2.4.3. Die Stadt Kabul ist von Österreich aus auf dem Luftweg über den dortigen internationalen Flughafen sicher zu erreichen.

2.5. Zur maßgeblichen Situation in Afghanistan:

2.5.1. Auszug aus dem Länderinformationsblatt der Staatendokumentation zu Afghanistan, vom 29.06.2018, mit Stand vom 31.01.2019:

"4. Rechtsschutz / Justizwesen

Gemäß Artikel 116 der Verfassung ist die Justiz ein unabhängiges Organ der Islamischen Republik Afghanistan. Die Judikative besteht aus dem Obersten Gerichtshof (Stera Mahkama, Anm.), den Berufungsgerichten und den Hauptgerichten, deren Gewalten gesetzlich geregelt sind. (Casolino 2011). Die wichtigste religiöse Institution des Landes ist der Ulema-Rat (Afghan Ulama Council - AUC, Shura-e ulama-e afghanistan, Anm.), eine nationale Versammlung von Religionsgelehrten, die u.a. den Präsidenten in islamrechtlichen Angelegenheiten berät und Einfluss auf die Rechtsformulierung und die Auslegung des existierenden Rechts hat (USDOS 15.8.2017; vgl. AB 7.6.2017, AP o.D.).

Das afghanische Justizwesen beruht sowohl auf dem islamischen [Anm.:

Scharia] als auch auf dem nationalen Recht; letzteres wurzelt in den deutschen und ägyptischen Systemen (NYT 26.12.2015; vgl. AP o.D.).

Die rechtliche Praxis in Afghanistan ist komplex: Einerseits sieht die Verfassung das Gesetzlichkeitsprinzip und die Wahrung der völkerrechtlichen Abkommen, einschließlich Menschenrechtsverträge, vor, andererseits formuliert sie einen unwiderruflichen Scharia-Vorbehalt. Ein Beispiel dieser Komplexität ist das neue Strafgesetzbuch, das am 15.2.2018 in Kraft getreten ist (AP o.D.; vgl. vertrauliche Quelle 10.4.2018). Die Organe der afghanischen Rechtsprechung sind durch die Verfassung dazu ermächtigt, sowohl das formelle als auch das islamische Recht anzuwenden (AP o.D.).
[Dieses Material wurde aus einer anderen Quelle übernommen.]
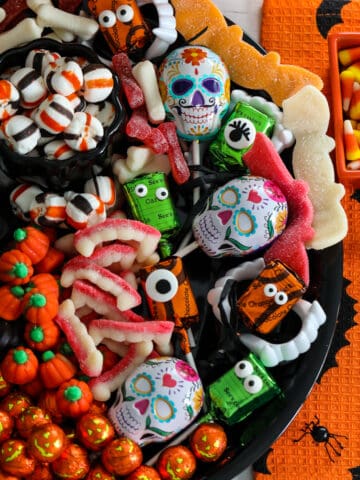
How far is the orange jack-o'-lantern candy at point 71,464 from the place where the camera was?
3.19ft

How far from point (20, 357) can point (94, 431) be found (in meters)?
0.12

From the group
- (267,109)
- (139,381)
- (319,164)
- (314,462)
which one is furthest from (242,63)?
(314,462)

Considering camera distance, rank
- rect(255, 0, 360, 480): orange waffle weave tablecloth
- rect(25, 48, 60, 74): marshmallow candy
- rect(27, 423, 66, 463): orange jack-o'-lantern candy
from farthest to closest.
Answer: rect(255, 0, 360, 480): orange waffle weave tablecloth
rect(25, 48, 60, 74): marshmallow candy
rect(27, 423, 66, 463): orange jack-o'-lantern candy

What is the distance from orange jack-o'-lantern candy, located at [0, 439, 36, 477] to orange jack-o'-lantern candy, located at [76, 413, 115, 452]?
0.07 metres

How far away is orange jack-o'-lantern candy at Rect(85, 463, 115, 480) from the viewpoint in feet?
3.21

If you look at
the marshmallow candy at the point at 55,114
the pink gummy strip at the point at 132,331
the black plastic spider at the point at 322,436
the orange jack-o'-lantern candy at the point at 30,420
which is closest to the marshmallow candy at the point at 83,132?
the marshmallow candy at the point at 55,114

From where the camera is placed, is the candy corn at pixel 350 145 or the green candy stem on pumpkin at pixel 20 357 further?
the candy corn at pixel 350 145

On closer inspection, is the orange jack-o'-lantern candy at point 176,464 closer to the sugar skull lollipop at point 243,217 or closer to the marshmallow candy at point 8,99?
the sugar skull lollipop at point 243,217

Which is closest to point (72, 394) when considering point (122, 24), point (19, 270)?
point (19, 270)

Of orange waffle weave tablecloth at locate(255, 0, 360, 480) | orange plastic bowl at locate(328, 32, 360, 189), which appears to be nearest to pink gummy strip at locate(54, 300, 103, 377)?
orange waffle weave tablecloth at locate(255, 0, 360, 480)

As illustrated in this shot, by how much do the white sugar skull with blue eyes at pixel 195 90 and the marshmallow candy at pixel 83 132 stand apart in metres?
0.11

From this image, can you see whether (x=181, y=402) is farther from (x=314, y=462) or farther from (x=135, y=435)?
(x=314, y=462)

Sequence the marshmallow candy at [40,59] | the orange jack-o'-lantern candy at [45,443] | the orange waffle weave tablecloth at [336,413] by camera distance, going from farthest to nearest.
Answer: the orange waffle weave tablecloth at [336,413], the marshmallow candy at [40,59], the orange jack-o'-lantern candy at [45,443]

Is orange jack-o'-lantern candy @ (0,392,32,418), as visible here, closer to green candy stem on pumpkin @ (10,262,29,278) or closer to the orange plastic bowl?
green candy stem on pumpkin @ (10,262,29,278)
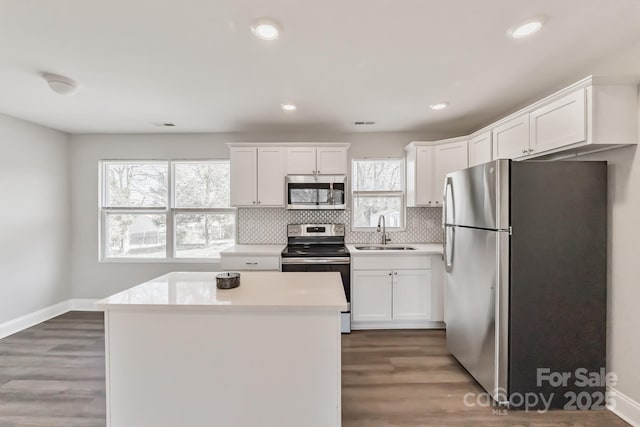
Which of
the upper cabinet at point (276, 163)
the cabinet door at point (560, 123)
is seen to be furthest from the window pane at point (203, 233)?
the cabinet door at point (560, 123)

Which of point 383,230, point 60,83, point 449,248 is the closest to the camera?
point 60,83

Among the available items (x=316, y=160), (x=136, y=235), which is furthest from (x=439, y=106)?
(x=136, y=235)

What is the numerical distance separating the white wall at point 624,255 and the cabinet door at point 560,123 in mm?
339

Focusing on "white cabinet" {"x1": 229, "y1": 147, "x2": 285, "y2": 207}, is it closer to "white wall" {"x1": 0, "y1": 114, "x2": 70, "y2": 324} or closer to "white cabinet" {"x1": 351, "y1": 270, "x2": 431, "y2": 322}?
"white cabinet" {"x1": 351, "y1": 270, "x2": 431, "y2": 322}

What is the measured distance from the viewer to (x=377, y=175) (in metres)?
3.99

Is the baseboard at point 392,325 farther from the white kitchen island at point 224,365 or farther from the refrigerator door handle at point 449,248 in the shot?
the white kitchen island at point 224,365

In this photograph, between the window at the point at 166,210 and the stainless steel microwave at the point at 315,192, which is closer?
the stainless steel microwave at the point at 315,192

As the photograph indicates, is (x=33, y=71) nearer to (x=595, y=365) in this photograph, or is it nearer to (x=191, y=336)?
(x=191, y=336)

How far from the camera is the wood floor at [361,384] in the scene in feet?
6.34

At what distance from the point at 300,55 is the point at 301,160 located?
168cm

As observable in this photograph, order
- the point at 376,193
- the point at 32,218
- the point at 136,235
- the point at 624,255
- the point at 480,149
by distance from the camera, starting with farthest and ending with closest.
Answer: the point at 136,235
the point at 376,193
the point at 32,218
the point at 480,149
the point at 624,255

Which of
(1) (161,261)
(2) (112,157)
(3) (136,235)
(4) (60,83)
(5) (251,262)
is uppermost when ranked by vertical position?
(4) (60,83)

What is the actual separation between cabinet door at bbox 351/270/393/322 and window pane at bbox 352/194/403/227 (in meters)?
0.87

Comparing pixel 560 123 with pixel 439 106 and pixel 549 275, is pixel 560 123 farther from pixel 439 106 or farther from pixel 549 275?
pixel 439 106
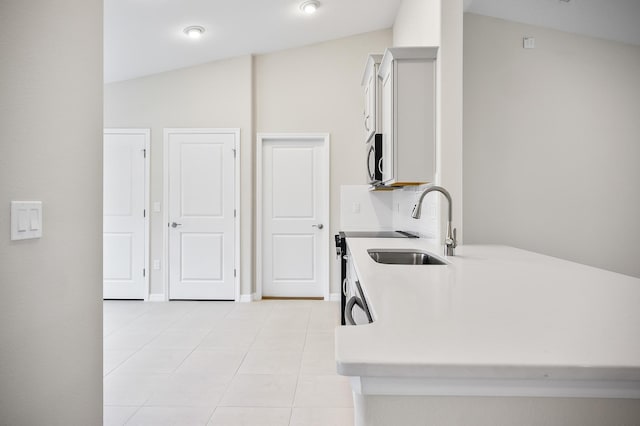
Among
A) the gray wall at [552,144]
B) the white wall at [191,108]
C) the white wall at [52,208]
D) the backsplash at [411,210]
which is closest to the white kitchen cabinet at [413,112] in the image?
the backsplash at [411,210]

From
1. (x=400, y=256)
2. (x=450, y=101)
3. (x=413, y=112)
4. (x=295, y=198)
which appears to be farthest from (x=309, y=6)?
(x=400, y=256)

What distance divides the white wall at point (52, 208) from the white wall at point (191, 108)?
3.06 metres

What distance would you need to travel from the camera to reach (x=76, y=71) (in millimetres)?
1408

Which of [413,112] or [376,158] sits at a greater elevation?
[413,112]

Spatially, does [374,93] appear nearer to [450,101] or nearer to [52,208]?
[450,101]

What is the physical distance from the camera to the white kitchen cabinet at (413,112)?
2580 mm

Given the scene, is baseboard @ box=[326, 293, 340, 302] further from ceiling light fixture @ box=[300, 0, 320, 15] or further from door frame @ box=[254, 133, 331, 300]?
ceiling light fixture @ box=[300, 0, 320, 15]

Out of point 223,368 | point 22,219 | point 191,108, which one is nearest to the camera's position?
point 22,219

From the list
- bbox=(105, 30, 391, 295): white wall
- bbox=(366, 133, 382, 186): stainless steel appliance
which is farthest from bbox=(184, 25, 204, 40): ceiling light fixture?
bbox=(366, 133, 382, 186): stainless steel appliance

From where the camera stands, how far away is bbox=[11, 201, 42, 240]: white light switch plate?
1132 mm

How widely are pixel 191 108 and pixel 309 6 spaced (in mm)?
1881

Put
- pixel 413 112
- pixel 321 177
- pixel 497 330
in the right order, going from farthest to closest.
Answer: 1. pixel 321 177
2. pixel 413 112
3. pixel 497 330

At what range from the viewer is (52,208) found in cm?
130

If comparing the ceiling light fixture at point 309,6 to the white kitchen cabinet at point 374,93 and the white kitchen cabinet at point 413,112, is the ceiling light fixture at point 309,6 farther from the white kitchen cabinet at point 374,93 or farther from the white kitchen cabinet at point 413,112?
the white kitchen cabinet at point 413,112
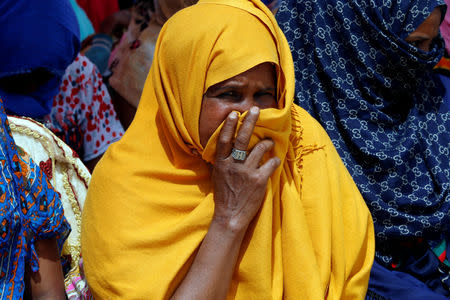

Das Recht auf ein faires und öffentliches Verfahren ist in der Verfassung verankert, wird aber in der Praxis selten umgesetzt. Die Umsetzung der rechtlichen Bestimmungen ist innerhalb des Landes uneinheitlich. Dem Gesetz nach gilt für alle Bürger/innen die Unschuldsvermutung und Angeklagte haben das Recht, beim Prozess anwesend zu sein und Rechtsmittel einzulegen; jedoch werden diese Rechte nicht immer respektiert. Bürger/innen sind bzgl. ihrer Verfassungsrechte oft im Unklaren und es ist selten, dass Staatsanwälte die Beschuldigten über die gegen sie erhobenen Anklagen genau informieren. Die Beschuldigten sind dazu berechtigt, sich von einem Pflichtverteidiger vertreten und beraten zu lassen; jedoch wird dieses Recht aufgrund eines Mangels an Strafverteidigern uneinheitlich umgesetzt (USDOS 20.4.2018). In Afghanistan existieren keine Strafverteidiger nach dem westlichen Modell; traditionell dienten diese nur als Mittelsmänner zwischen der anklagenden Behörde, dem Angeklagten und dem Gericht. Seit 2008 ändert sich diese Tendenz und es existieren Strafverteidiger, die innerhalb des Justizministeriums und auch außerhalb tätig sind (NYT 26.12.2015). Der Zugriff der Anwälte auf Verfahrensdokumente ist oft beschränkt (USDOS 3.3.2017) und ihre Stellungnahmen werden während der Verfahren kaum beachtet (NYT 26.12.2015). Berichten zufolge zeigt sich die Richterschaft jedoch langsam respektvoller und toleranter gegenüber Strafverteidigern (USDOS 20.4.2018).

[...]

Obwohl das islamische Gesetz in Afghanistan üblicherweise akzeptiert wird, stehen traditionelle Praktiken nicht immer mit diesem in Einklang; oft werden die Bestimmungen des islamischen Rechts zugunsten des Gewohnheitsrechts missachtet, welches den Konsens innerhalb der Gemeinschaft aufrechterhalten soll (USIP 3.2015; vgl. USIP o.D.). Unter den religiösen Führern in Afghanistan bestehen weiterhin tiefgreifende Auffassungsunterschiede darüber, wie das islamische Recht tatsächlich zu einer Reihe von rechtlichen Angelegenheiten steht. Dazu zählen unter anderem das Frauenrecht, Strafrecht und -verfahren, die Verbindlichkeit von Rechten gemäß internationalem Recht und der gesamte Bereich der Grundrechte (USIP o. D.).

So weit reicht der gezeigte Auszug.